Срывающимся шепотом она сказала, что скоро придут девочки, вернется муж и она уже не может, да и не хочет больше говорить об этом. Увы, любая трава нуждается в предварительной разминке. Тут нужно хотя бы минуту говорить самому. Медленно, чтобы дошло все. «Я не займу у вас времени вовсе, — сказал я загробным голосом. — Я все уже знаю. И не хочу причинять вам боль. Но мне необходима ваша помощь. Помогите мне! Помогите понять, как это можно, зная, что твои обвинения ложны, снова и снова продолжать их писать, подписывая? Зачем, почему? Что это, болезнь? Вы имели несчастье работать с этим человеком. Вы с ним разговаривали. Помогите мне понять. И больше вы не увидите меня никогда. Ссылаться на вас я не стану».
— Господи, да мне уже все равно, — заговорила она механическим голосом. — Да, мы работали вместе.
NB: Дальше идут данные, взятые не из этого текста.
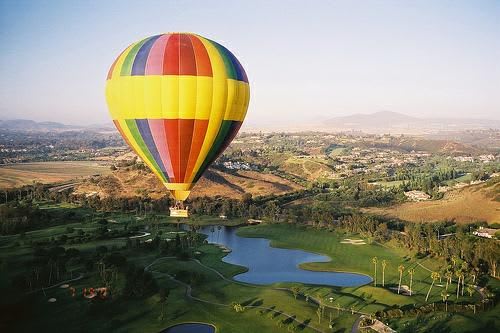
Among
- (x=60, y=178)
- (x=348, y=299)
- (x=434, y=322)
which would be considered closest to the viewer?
(x=434, y=322)

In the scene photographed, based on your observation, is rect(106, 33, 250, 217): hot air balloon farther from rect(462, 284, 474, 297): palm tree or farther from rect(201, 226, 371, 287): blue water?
rect(462, 284, 474, 297): palm tree

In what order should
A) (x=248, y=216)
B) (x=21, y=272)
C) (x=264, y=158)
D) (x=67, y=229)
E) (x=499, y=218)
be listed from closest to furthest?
(x=21, y=272), (x=67, y=229), (x=499, y=218), (x=248, y=216), (x=264, y=158)

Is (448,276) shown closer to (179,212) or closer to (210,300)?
(210,300)

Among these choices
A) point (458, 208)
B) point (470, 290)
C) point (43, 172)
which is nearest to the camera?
point (470, 290)

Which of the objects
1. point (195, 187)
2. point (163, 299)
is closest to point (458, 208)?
point (195, 187)

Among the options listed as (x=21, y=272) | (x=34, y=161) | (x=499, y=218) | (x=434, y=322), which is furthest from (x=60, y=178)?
(x=434, y=322)

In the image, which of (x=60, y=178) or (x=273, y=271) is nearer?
(x=273, y=271)

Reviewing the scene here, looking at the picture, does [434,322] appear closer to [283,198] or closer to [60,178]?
[283,198]
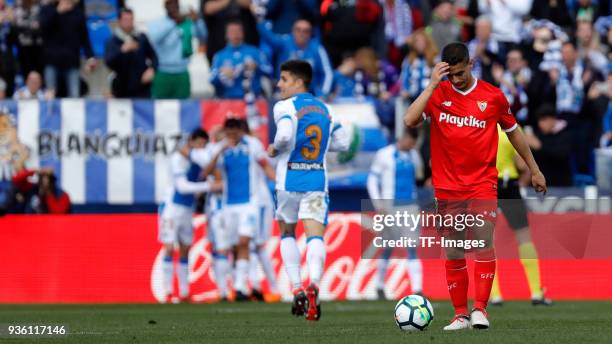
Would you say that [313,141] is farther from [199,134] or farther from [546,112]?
[546,112]

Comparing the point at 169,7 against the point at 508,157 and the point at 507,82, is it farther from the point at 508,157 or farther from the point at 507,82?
the point at 508,157

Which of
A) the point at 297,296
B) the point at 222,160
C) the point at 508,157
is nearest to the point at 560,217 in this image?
the point at 508,157

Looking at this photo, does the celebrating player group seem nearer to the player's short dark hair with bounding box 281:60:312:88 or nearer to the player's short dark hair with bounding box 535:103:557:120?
the player's short dark hair with bounding box 281:60:312:88

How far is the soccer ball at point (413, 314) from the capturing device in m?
10.9

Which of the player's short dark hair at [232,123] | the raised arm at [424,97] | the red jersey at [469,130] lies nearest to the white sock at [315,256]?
the red jersey at [469,130]

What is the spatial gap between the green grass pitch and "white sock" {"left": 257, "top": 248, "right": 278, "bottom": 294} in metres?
1.37

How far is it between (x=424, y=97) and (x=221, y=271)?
9.39 m

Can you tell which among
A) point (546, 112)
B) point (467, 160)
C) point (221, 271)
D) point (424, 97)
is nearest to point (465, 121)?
point (467, 160)

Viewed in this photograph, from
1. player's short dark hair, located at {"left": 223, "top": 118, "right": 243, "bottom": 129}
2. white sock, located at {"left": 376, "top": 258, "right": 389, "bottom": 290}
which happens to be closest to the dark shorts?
white sock, located at {"left": 376, "top": 258, "right": 389, "bottom": 290}

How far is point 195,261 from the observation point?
808 inches

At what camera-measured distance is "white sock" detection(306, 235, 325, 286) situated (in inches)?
507

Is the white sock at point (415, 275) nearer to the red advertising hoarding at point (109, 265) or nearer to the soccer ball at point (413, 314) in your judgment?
the red advertising hoarding at point (109, 265)

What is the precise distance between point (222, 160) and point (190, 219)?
97 centimetres

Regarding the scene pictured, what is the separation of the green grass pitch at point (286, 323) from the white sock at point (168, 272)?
1266 millimetres
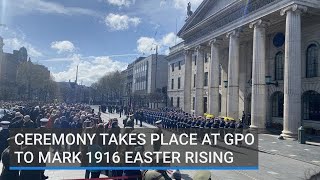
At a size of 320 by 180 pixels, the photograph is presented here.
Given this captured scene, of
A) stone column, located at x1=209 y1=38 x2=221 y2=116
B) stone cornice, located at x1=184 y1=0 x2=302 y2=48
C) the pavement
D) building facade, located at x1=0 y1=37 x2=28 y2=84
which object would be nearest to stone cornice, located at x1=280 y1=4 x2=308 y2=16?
stone cornice, located at x1=184 y1=0 x2=302 y2=48

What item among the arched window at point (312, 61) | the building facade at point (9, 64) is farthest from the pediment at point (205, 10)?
the building facade at point (9, 64)

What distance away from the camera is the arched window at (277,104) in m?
29.3

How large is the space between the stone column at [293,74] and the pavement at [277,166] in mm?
1786

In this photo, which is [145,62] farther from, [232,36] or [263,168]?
[263,168]

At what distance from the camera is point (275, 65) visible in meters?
30.2

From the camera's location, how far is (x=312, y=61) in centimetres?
2552

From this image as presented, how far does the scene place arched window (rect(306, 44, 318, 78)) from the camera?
991 inches

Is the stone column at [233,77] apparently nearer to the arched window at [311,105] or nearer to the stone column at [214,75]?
the stone column at [214,75]

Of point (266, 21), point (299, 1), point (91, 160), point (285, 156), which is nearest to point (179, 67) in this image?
point (266, 21)

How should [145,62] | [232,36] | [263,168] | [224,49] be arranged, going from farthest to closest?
[145,62], [224,49], [232,36], [263,168]

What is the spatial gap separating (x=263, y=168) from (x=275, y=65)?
20547 millimetres

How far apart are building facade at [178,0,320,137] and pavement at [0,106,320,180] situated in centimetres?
386

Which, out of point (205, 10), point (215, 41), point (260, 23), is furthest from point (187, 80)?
point (260, 23)

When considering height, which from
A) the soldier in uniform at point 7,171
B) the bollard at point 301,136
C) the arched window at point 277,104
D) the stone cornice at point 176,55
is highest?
the stone cornice at point 176,55
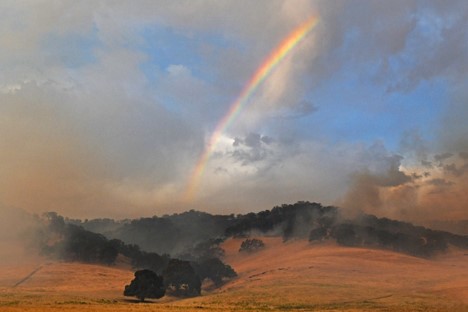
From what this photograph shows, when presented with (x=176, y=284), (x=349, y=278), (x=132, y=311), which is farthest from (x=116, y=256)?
(x=132, y=311)

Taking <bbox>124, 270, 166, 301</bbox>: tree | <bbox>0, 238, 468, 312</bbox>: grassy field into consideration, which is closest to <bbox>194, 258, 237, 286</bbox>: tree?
<bbox>0, 238, 468, 312</bbox>: grassy field

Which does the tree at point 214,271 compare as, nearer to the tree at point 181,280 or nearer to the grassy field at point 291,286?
the grassy field at point 291,286

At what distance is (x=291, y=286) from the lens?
11906 centimetres

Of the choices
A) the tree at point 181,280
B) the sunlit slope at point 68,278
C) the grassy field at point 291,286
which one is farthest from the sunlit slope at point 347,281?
the sunlit slope at point 68,278

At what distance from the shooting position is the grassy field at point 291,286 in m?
87.0

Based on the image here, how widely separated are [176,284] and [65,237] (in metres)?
76.4

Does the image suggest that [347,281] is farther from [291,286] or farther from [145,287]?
[145,287]

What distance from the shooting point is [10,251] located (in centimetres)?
18650

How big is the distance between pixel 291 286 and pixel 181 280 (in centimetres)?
3494

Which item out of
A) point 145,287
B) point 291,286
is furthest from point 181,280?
point 291,286

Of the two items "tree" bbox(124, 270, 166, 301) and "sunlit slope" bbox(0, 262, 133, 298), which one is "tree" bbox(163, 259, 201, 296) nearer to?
"sunlit slope" bbox(0, 262, 133, 298)

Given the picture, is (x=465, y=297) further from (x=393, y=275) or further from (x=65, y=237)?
(x=65, y=237)

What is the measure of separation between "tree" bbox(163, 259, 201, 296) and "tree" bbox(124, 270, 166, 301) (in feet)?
53.6

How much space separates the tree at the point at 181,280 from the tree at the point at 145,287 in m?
16.3
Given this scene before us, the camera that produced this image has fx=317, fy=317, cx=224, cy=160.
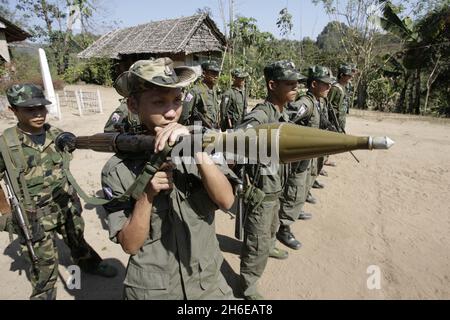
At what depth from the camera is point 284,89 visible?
3.03m

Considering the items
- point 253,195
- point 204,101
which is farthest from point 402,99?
point 253,195

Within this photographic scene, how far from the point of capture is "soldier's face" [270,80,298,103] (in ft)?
9.83

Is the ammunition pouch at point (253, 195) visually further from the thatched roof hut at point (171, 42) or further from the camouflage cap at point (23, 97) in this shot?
the thatched roof hut at point (171, 42)

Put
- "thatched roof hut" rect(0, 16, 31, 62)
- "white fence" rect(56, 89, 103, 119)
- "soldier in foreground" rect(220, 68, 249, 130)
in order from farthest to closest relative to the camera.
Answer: "thatched roof hut" rect(0, 16, 31, 62) < "white fence" rect(56, 89, 103, 119) < "soldier in foreground" rect(220, 68, 249, 130)

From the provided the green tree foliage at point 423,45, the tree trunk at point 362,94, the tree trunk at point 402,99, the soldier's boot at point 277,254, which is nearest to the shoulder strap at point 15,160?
the soldier's boot at point 277,254

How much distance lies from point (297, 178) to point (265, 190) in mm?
1229

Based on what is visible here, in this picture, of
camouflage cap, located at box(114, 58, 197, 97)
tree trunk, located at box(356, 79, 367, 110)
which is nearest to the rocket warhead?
camouflage cap, located at box(114, 58, 197, 97)

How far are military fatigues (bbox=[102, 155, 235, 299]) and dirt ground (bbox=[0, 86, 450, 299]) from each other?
1.95 meters

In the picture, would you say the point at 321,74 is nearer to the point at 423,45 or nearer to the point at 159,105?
the point at 159,105

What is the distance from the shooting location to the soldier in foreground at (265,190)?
2941 millimetres

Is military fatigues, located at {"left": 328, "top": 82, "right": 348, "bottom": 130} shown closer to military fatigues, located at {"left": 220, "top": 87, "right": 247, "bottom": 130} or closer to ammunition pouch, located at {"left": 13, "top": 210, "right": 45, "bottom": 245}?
military fatigues, located at {"left": 220, "top": 87, "right": 247, "bottom": 130}

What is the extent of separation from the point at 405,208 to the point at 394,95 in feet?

Вы знаете, он никогда мне не нравился как мужчина, я его просто не видела, но работник он неплохой, тороплив только, у нас ведь платят за каждый сценарий, и он очень много писал. Иногда показывалось в нем и вдохновение. На какой-то миг, вспышкой. Нет, он не страдал шизофренией. Хотя не знаю. У творческого и у больного человека возбуждение похоже. У него были семейные неприятности. Вечно нужны деньги. Он их все время считал. Скупой от бедности. Мне было его иногда жалко. Да. Вот поэтому я не возмущалась. Я-то обеспеченный человек. Но я — женщина. А он мужчина. Нет, он иногда пытался вести себя как мужчина. Мог цветы подарить. Ну, какие там цветы, сорвет где-нибудь. Или мороженое принести, положит мне на стол, на тарелочке. А иногда он вел себя, простите, просто как баба какая-нибудь. Мог оскорбить уборщицу, наорать на нее. Сплетничать любил. Знаете, с таким смаком вдруг расскажет гадость про какого-нибудь общего знакомого. И юмор был у него ужасный. Сальный. Да, сальный. Такой, ниже талии. Он и с женщинами вел себя так, будто они существа заведомо грязные и, простите, только и думают об одном. Зато сам-то он ничего не боится и смело проговаривает как бы за женщину, как бы ее потаенные желания. Может быть, он считал, что так подтолкнет ее на более короткие отношения? Эти вечные намеки! Понимаете, он как бы показывал каждой женщине, что с ним ей, грязной, можно не стесняться. И, видимо, кто-то откликался. Потому что иначе он бы не стал это продолжать. Видимо. Хотя не знаю, какой надо быть, чтобы это принимать.